Bahkan bapak dapat melakukan perjalanan dadakan yang tak disangka oleh siapapun. Waktu itu aku dan seluruh keluarga besar berlibur ke Yogyakarta hanya kakek dan bapak yang tak ikut. Kebetulan saat itu juga sedang musim pendaftaran siswa baru dan kami sedang berada di salah satu sekolah menengah atas di Kota Pelajar untuk mendaftarkan kakak sepupuku. Dari ujung lapangan basket tiba-tiba kakak sepupu berteriak padaku “Dek, itu bapakmu kan?” Katanya seraya menunjuk arah lapangan basket. Awalnya kami tak terlalu percaya. Mungkin saja kakak salah melihat. Mana mungkin bapak menyusul dan untuk apa pula? Namun karena penasaran akhirnya pakde menghampiri sosok lelaki di ujung lapangan itu. Lelaki itu seperti tengah kebingungan mencari seseorang. Dan lelaki itu ternyata memang benar adalah bapak. Kami semua tak habis pikir dengan jalan pikirannya. Ternyata ide gila itu muncul begitu saja dari benak bapak ketika hampir tengah malam dan merasa kesepian di rumah sendirian bapakpun pergi ke stasiun dan membeli tiket kereta menuju ke Yogyakarta. Bapak bilang ingat bahwa bude sebelum pergi ke Yogyakarta bilang mau mendaftarkan kakak sepupu di sekolah ini. Lalu bapak pun terpikir untuk mencari sekolah yang dimaksud menggunakan jasa ojeg. Bekal informasi yang diketahui bapak hanya tentang pendaftaran kakak sepupu itu saja tidak lebih. Bahkan bapak tidak tahu di mana hotel tempat kami menginap. Bagaimana kalau bapak tersesat di kota sebesar ini? Tapi bapak tetap punya jawaban. Kalau bapak tak menemukan rombongan kalian ya sudah bapak tinggal cari penginapan atau beli tiket kereta untuk pulang kembali ke Banjar.” Belakangan ketika kami semua kembali ke kampung halaman kami di sebuah kota perbatasan Jawa Barat dan Jawa Tengah, Banjar Patroman, bapak baru mengaku kalau perjalanan dadakan itu tidak diketahui kakek sekalipun dan bapak hanya membawa selembar pakaian ganti. Kakek tidak berpikiran macam-macam ketika mengetahui bapak tak berada di rumah. Di sangkanya bapak berangkat mengajar ke sekolah, padahal nyatanya menyusul kami ke Yogyakarta. Itu merupakan perjalanan pertama dan terakhir bapak ke Yogyakarta. Saat kami hendak berlibur kembali ke Yogyakarta bapak menolak ikut. Sekali saja sudah cukup.
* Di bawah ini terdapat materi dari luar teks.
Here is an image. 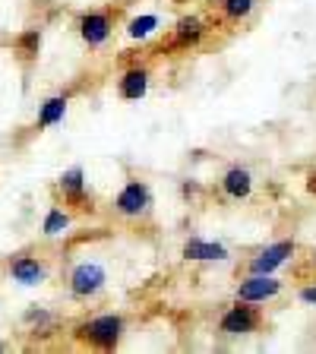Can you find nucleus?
<instances>
[{
    "label": "nucleus",
    "instance_id": "6",
    "mask_svg": "<svg viewBox=\"0 0 316 354\" xmlns=\"http://www.w3.org/2000/svg\"><path fill=\"white\" fill-rule=\"evenodd\" d=\"M297 250H301V243L295 237H279V241H269L263 247L250 253V257L243 259L241 272H259V275H279L285 266L295 263Z\"/></svg>",
    "mask_w": 316,
    "mask_h": 354
},
{
    "label": "nucleus",
    "instance_id": "24",
    "mask_svg": "<svg viewBox=\"0 0 316 354\" xmlns=\"http://www.w3.org/2000/svg\"><path fill=\"white\" fill-rule=\"evenodd\" d=\"M3 348H7V345H3V342H0V351H3Z\"/></svg>",
    "mask_w": 316,
    "mask_h": 354
},
{
    "label": "nucleus",
    "instance_id": "17",
    "mask_svg": "<svg viewBox=\"0 0 316 354\" xmlns=\"http://www.w3.org/2000/svg\"><path fill=\"white\" fill-rule=\"evenodd\" d=\"M162 26H165L162 13H136V16H130V19L124 22V35L130 38V41L142 44V41H149V38L158 35Z\"/></svg>",
    "mask_w": 316,
    "mask_h": 354
},
{
    "label": "nucleus",
    "instance_id": "1",
    "mask_svg": "<svg viewBox=\"0 0 316 354\" xmlns=\"http://www.w3.org/2000/svg\"><path fill=\"white\" fill-rule=\"evenodd\" d=\"M127 332H130V319L120 310H104V313H89L76 319L70 326V339L92 351H114L124 345Z\"/></svg>",
    "mask_w": 316,
    "mask_h": 354
},
{
    "label": "nucleus",
    "instance_id": "21",
    "mask_svg": "<svg viewBox=\"0 0 316 354\" xmlns=\"http://www.w3.org/2000/svg\"><path fill=\"white\" fill-rule=\"evenodd\" d=\"M297 301H301L304 307H316V279L304 281V285L297 288Z\"/></svg>",
    "mask_w": 316,
    "mask_h": 354
},
{
    "label": "nucleus",
    "instance_id": "20",
    "mask_svg": "<svg viewBox=\"0 0 316 354\" xmlns=\"http://www.w3.org/2000/svg\"><path fill=\"white\" fill-rule=\"evenodd\" d=\"M180 196H184L187 203H196V199L203 196V187H199V180H193V177L180 180Z\"/></svg>",
    "mask_w": 316,
    "mask_h": 354
},
{
    "label": "nucleus",
    "instance_id": "19",
    "mask_svg": "<svg viewBox=\"0 0 316 354\" xmlns=\"http://www.w3.org/2000/svg\"><path fill=\"white\" fill-rule=\"evenodd\" d=\"M22 323L32 326V332H48L54 323H57V313H51L48 307H29L22 313Z\"/></svg>",
    "mask_w": 316,
    "mask_h": 354
},
{
    "label": "nucleus",
    "instance_id": "23",
    "mask_svg": "<svg viewBox=\"0 0 316 354\" xmlns=\"http://www.w3.org/2000/svg\"><path fill=\"white\" fill-rule=\"evenodd\" d=\"M307 269L316 275V247H313V250H310V257H307Z\"/></svg>",
    "mask_w": 316,
    "mask_h": 354
},
{
    "label": "nucleus",
    "instance_id": "12",
    "mask_svg": "<svg viewBox=\"0 0 316 354\" xmlns=\"http://www.w3.org/2000/svg\"><path fill=\"white\" fill-rule=\"evenodd\" d=\"M152 80H155L152 66L146 60H133V64H127L120 70L118 82H114V92H118L120 102H142L152 92Z\"/></svg>",
    "mask_w": 316,
    "mask_h": 354
},
{
    "label": "nucleus",
    "instance_id": "14",
    "mask_svg": "<svg viewBox=\"0 0 316 354\" xmlns=\"http://www.w3.org/2000/svg\"><path fill=\"white\" fill-rule=\"evenodd\" d=\"M73 95H76V88H64V92H54V95L44 98V102L38 104L35 120L29 124L32 136H38V133H44V130H51V127L64 124V118H66V111H70V102H73Z\"/></svg>",
    "mask_w": 316,
    "mask_h": 354
},
{
    "label": "nucleus",
    "instance_id": "16",
    "mask_svg": "<svg viewBox=\"0 0 316 354\" xmlns=\"http://www.w3.org/2000/svg\"><path fill=\"white\" fill-rule=\"evenodd\" d=\"M41 48H44V32L35 29V26H32V29H22L19 35L13 38V57L19 60L26 70L38 64V57H41Z\"/></svg>",
    "mask_w": 316,
    "mask_h": 354
},
{
    "label": "nucleus",
    "instance_id": "15",
    "mask_svg": "<svg viewBox=\"0 0 316 354\" xmlns=\"http://www.w3.org/2000/svg\"><path fill=\"white\" fill-rule=\"evenodd\" d=\"M219 3V22L228 29H241L247 22H253V16L263 10L266 0H215Z\"/></svg>",
    "mask_w": 316,
    "mask_h": 354
},
{
    "label": "nucleus",
    "instance_id": "18",
    "mask_svg": "<svg viewBox=\"0 0 316 354\" xmlns=\"http://www.w3.org/2000/svg\"><path fill=\"white\" fill-rule=\"evenodd\" d=\"M73 221H76V212H70L64 203H54V206H48V212H44V218H41V234L48 237V241L64 237L66 231L73 228Z\"/></svg>",
    "mask_w": 316,
    "mask_h": 354
},
{
    "label": "nucleus",
    "instance_id": "3",
    "mask_svg": "<svg viewBox=\"0 0 316 354\" xmlns=\"http://www.w3.org/2000/svg\"><path fill=\"white\" fill-rule=\"evenodd\" d=\"M152 212H155V193L149 187V180H142V177H127L120 190L111 196V215L118 221H127V225L149 221Z\"/></svg>",
    "mask_w": 316,
    "mask_h": 354
},
{
    "label": "nucleus",
    "instance_id": "2",
    "mask_svg": "<svg viewBox=\"0 0 316 354\" xmlns=\"http://www.w3.org/2000/svg\"><path fill=\"white\" fill-rule=\"evenodd\" d=\"M212 29H215V22L209 19L206 13H196V10H193V13H180L174 22H171L168 38L162 41V54L177 57V54L199 51V48L209 41Z\"/></svg>",
    "mask_w": 316,
    "mask_h": 354
},
{
    "label": "nucleus",
    "instance_id": "10",
    "mask_svg": "<svg viewBox=\"0 0 316 354\" xmlns=\"http://www.w3.org/2000/svg\"><path fill=\"white\" fill-rule=\"evenodd\" d=\"M215 190H219V196L225 203H247L257 193V177H253V171L247 165L231 162L221 168L219 180H215Z\"/></svg>",
    "mask_w": 316,
    "mask_h": 354
},
{
    "label": "nucleus",
    "instance_id": "7",
    "mask_svg": "<svg viewBox=\"0 0 316 354\" xmlns=\"http://www.w3.org/2000/svg\"><path fill=\"white\" fill-rule=\"evenodd\" d=\"M66 291L80 304L98 301L108 291V269L98 259H80V263L66 272Z\"/></svg>",
    "mask_w": 316,
    "mask_h": 354
},
{
    "label": "nucleus",
    "instance_id": "13",
    "mask_svg": "<svg viewBox=\"0 0 316 354\" xmlns=\"http://www.w3.org/2000/svg\"><path fill=\"white\" fill-rule=\"evenodd\" d=\"M180 259L184 263H196V266H215V263H231V247L212 237H199L190 234L180 243Z\"/></svg>",
    "mask_w": 316,
    "mask_h": 354
},
{
    "label": "nucleus",
    "instance_id": "5",
    "mask_svg": "<svg viewBox=\"0 0 316 354\" xmlns=\"http://www.w3.org/2000/svg\"><path fill=\"white\" fill-rule=\"evenodd\" d=\"M266 326V313L259 304H247V301H231L228 307L219 313L215 329L221 339H250Z\"/></svg>",
    "mask_w": 316,
    "mask_h": 354
},
{
    "label": "nucleus",
    "instance_id": "11",
    "mask_svg": "<svg viewBox=\"0 0 316 354\" xmlns=\"http://www.w3.org/2000/svg\"><path fill=\"white\" fill-rule=\"evenodd\" d=\"M7 275L22 288H41L51 279V263L38 253H13L7 259Z\"/></svg>",
    "mask_w": 316,
    "mask_h": 354
},
{
    "label": "nucleus",
    "instance_id": "9",
    "mask_svg": "<svg viewBox=\"0 0 316 354\" xmlns=\"http://www.w3.org/2000/svg\"><path fill=\"white\" fill-rule=\"evenodd\" d=\"M234 297L247 304H275L279 297H285V279L279 275H259V272H243L234 285Z\"/></svg>",
    "mask_w": 316,
    "mask_h": 354
},
{
    "label": "nucleus",
    "instance_id": "8",
    "mask_svg": "<svg viewBox=\"0 0 316 354\" xmlns=\"http://www.w3.org/2000/svg\"><path fill=\"white\" fill-rule=\"evenodd\" d=\"M54 190H57L60 203H64L70 212H76V215H95L98 212L95 196H92V190H89L86 168H82V165H70L66 171H60Z\"/></svg>",
    "mask_w": 316,
    "mask_h": 354
},
{
    "label": "nucleus",
    "instance_id": "4",
    "mask_svg": "<svg viewBox=\"0 0 316 354\" xmlns=\"http://www.w3.org/2000/svg\"><path fill=\"white\" fill-rule=\"evenodd\" d=\"M120 29V7H89L80 10L73 19V32L89 51L108 48L114 32Z\"/></svg>",
    "mask_w": 316,
    "mask_h": 354
},
{
    "label": "nucleus",
    "instance_id": "22",
    "mask_svg": "<svg viewBox=\"0 0 316 354\" xmlns=\"http://www.w3.org/2000/svg\"><path fill=\"white\" fill-rule=\"evenodd\" d=\"M304 190H307L310 196H316V168L307 171V177H304Z\"/></svg>",
    "mask_w": 316,
    "mask_h": 354
}]
</instances>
Perjalanan dadakan bapak bukan hanya ke tempat yang belum pernah dikunjunginya tapi juga ke tempat yang pernah dikunjunginya dengan cara yang tak biasa. Saat itu aku masih kelas 4 SD. Kami sekeluarga berat liburan ke rumah sadar nenek di Wonosobo. Lalu aku dan mama meminta jin sekalian mengajak bapak untuk ikut berlibur bersama kami. Namun sorot mata bapak menunjukkan ketidaksetujuan. Entahlah mungkin karena saat itu aku baru selesai sakit. Sambil menunggu bapak buka mulut kami lalu mulai berbenah bersiap-siap. Tapi hal yang tak duga muncul bapak menghilang tak ada di rumah ataupun di daerah sekitar rumah. Kami kebingungan karena bapak hilang. Hingga akhirnya aku dan mama meutuskan tak jadi ikut dan mulai mencari bapak. Terpikir dibenak mama kalau saja bapak mengunjungi rumah peninggalan kakek di Ciparay Ciamis ataupun ke daerah Cisaga. Lalu kami berdua berkendara motor menyusuri jalanan mencari bapak. Ketika kami hampir tiba di rumah kami yang lain di Cisaga, kami melihat sesosok lelaki tengah berjalan sendirian memakai kaos yang biasa dikenakan bapak. Itu bapak. Bapak berjalan kaki menuju Cisaga dari Banjar yang berjarak kurang lebih 5 km. Saat kami menanyakan alasan bapak melakukan hal ini ternyata bapak hanya merasa rindu pada rumah itu lalu memutuskan ke sana dan membersihkan rumah itu lalu tertidur dan baru bangun ketika hari sudah menjelang sore. Padahal kami sekeluarga sudah panik karena kami kira bapak pergi ke mana, dan awalnya kami tak menduga bapak ternyata ‘kabur’ ke tempat itu.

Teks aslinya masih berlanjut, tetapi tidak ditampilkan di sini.